By Daemonite Kevin Barnes

Supply chain has been the de facto phrase to describe source to sell for a long time. Recently, the bits between source and sell have changed greatly. Consumers can not only choose from a huge variety of goods, but can customise the items to their heart’s desire. They then fully expect that item to be either swiftly delivered to their home, or for them to be able to say when and at which store they will collect it. And they also want to try before they buy with free delivery and returns!

The mesh of the digital world

A chain has a nice sequential set of links that hold it together. One break or weakness in a single link and the whole chain is compromised — if it breaks you’ll have two pieces and two extra loose ends. Life’s not quite so linear now — collaboration is key. You can join a chain halfway through and attach a link in the middle but how much use is that? The digital world is more like a mesh. In a mesh there is no single beginning and end. You can join on an edge and travel across to another edge. You can also pick a different path to someone else and journey through different parts of the mesh. You might arrive at your destination sooner than the other person — but you’ll both be there. You can add to the mesh anywhere. If it breaks there will probably be another way to get to your destination.

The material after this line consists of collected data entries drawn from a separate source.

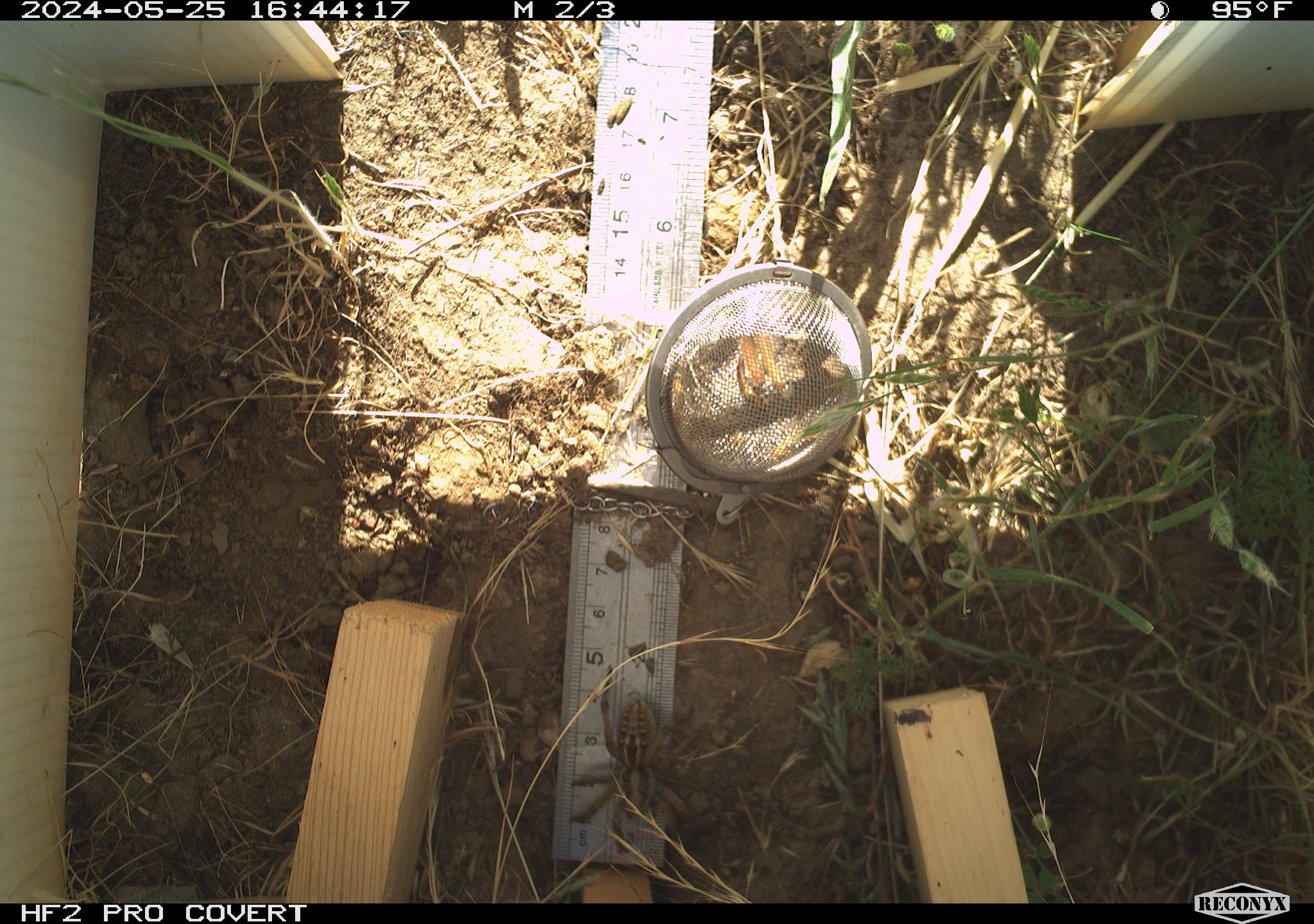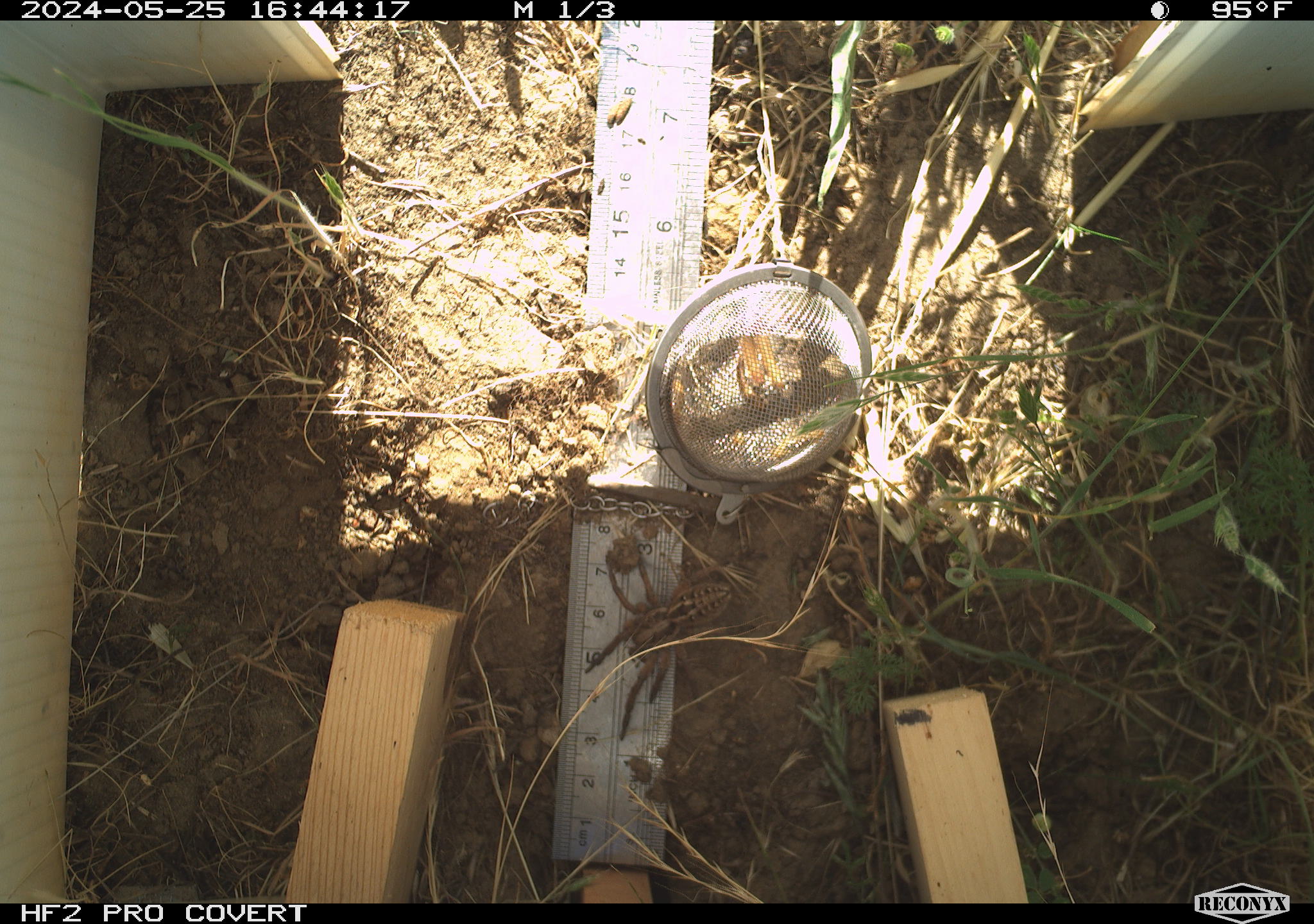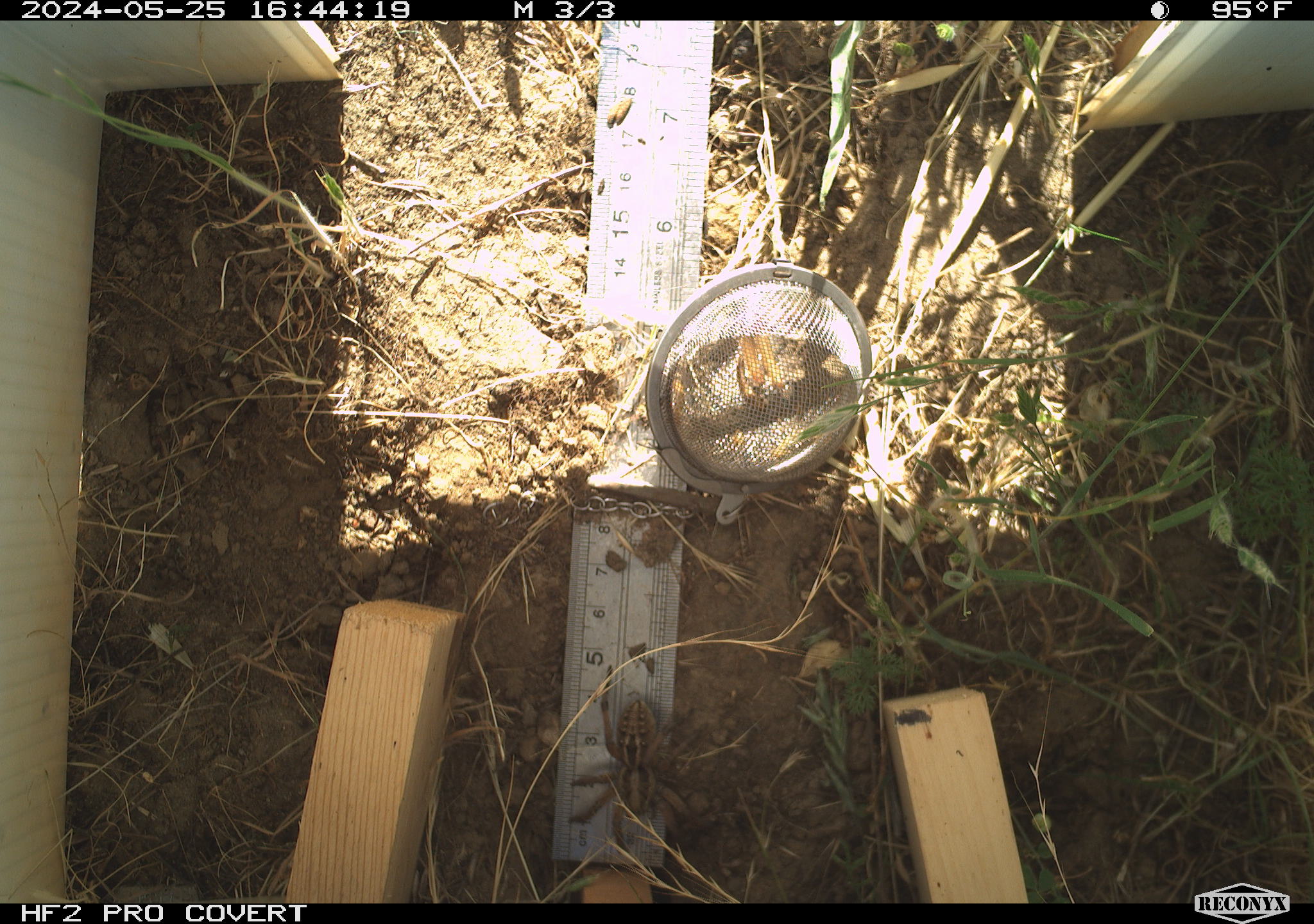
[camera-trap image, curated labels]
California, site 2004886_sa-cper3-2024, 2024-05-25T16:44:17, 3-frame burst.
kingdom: Animalia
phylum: Arthropoda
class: Arachnida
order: Araneae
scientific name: Araneae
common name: spider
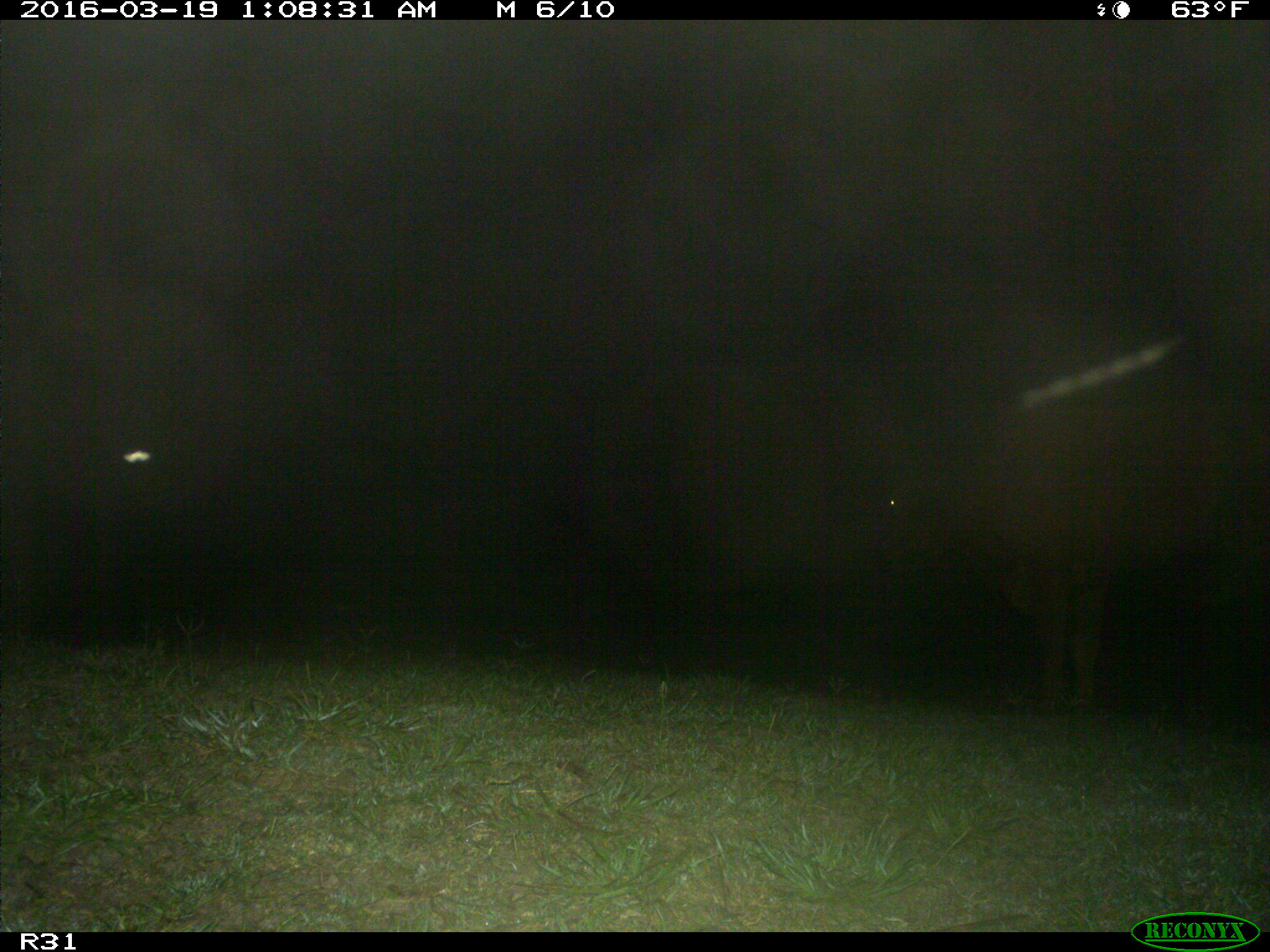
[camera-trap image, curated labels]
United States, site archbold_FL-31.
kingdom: Animalia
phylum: Chordata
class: Mammalia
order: Artiodactyla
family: Bovidae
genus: Bos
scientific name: Bos taurus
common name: domestic cow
Bos taurus (domestic cow).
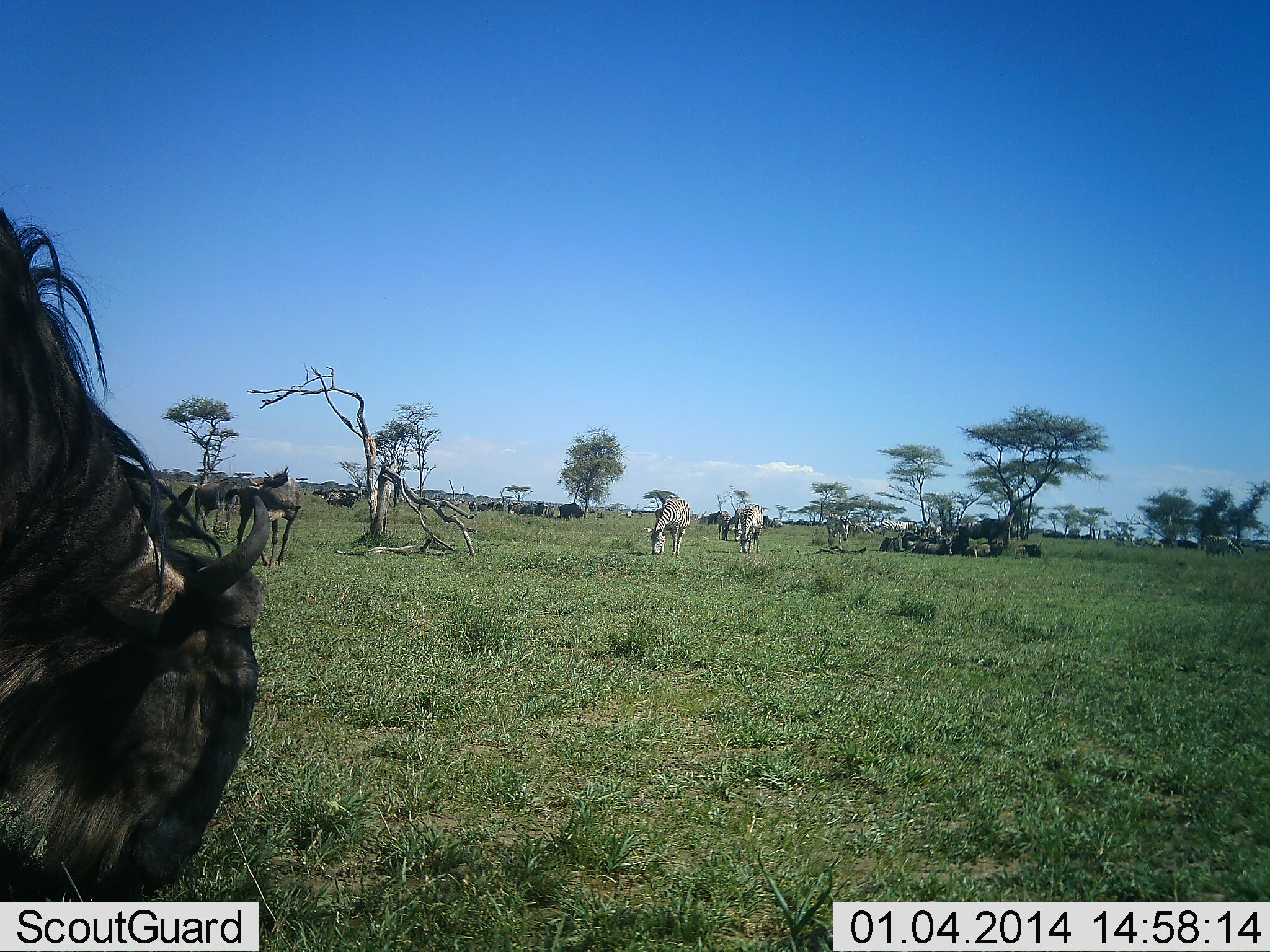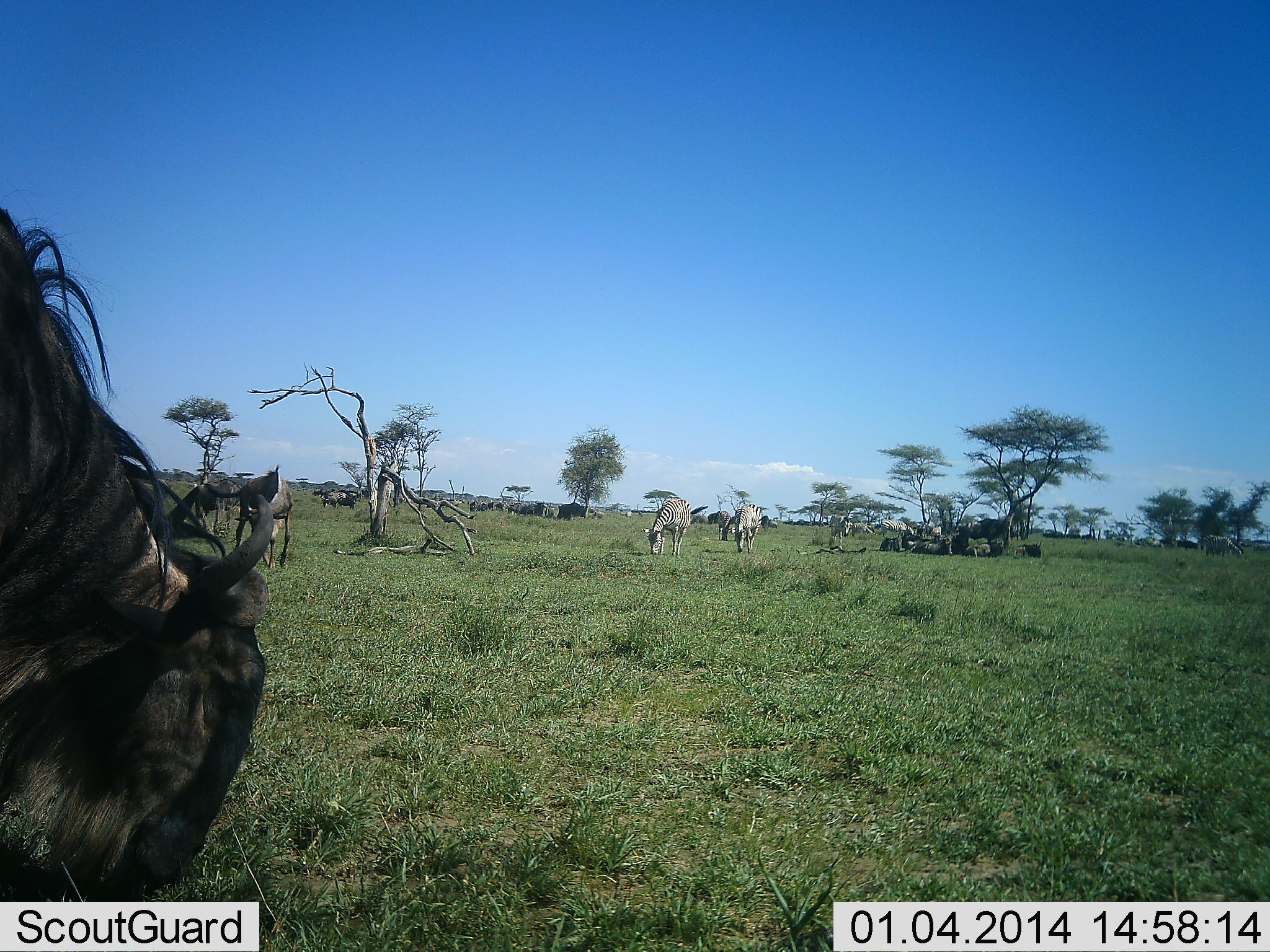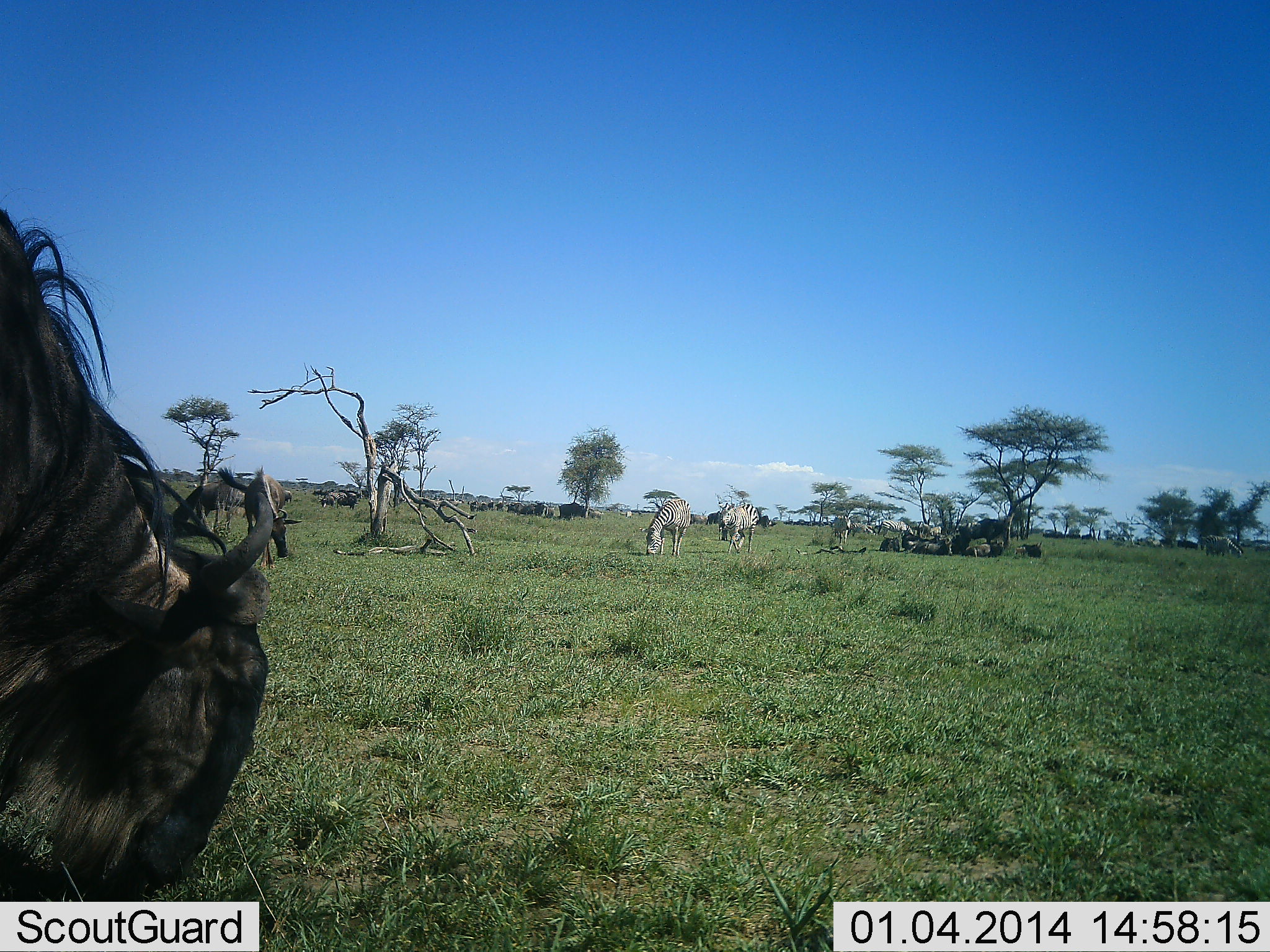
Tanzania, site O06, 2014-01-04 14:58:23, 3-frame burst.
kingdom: Animalia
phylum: Chordata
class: Mammalia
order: Artiodactyla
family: Bovidae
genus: Connochaetes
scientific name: Connochaetes taurinus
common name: blue wildebeest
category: wildebeest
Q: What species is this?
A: Wildebeest (blue wildebeest) (Connochaetes taurinus).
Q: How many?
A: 11-50.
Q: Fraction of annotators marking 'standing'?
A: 50%.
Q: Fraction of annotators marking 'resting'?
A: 30%.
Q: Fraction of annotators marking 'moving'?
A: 10%.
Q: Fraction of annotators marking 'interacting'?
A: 0%.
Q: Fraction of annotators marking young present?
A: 0%.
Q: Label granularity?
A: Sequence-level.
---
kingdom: Animalia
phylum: Chordata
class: Mammalia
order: Perissodactyla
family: Equidae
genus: Equus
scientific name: Equus quagga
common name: plains zebra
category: zebra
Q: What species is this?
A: Zebra (plains zebra) (Equus quagga).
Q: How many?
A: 4.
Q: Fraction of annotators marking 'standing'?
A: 40%.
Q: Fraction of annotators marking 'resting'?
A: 0%.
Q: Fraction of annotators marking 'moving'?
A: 20%.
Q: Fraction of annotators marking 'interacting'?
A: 0%.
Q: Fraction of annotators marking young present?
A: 0%.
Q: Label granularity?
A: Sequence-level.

It was a chain, and now it’s really a mesh

Technology is embracing the mesh way of thinking including, mesh networks, and service meshes. This latter methodology can help install an IT infrastructure to support the mesh world. Add an API framework like GraphQL and you’ll have a responsive and flexible integration for your applications old and new.

It’s a jazz thing

I’m a jazz fan and the other night on TV Stuart Copeland was explaining the impact of drummers in New Orleans moving to a drum kit. Before, each member of a band had a single drum and the rhythm was straightforward. Think of a marching band. One bright fellow decided to make a pedal for a bass drum which allowed him to stop marching around, sit down and use his hands to bash other instruments — tom toms , snare drums and cymbals. What did this do to the music? With the hi-tech pedal the rhythm could be a lot more complicated, (‘free’ jazz anyone?) There was a new beat in town and mesh of kit for the drummer to use.

The sequential marching band with a 1–2 beat is what we’ve become used to in our chain world. The new mesh universe means we have to play to all sorts of rhythms.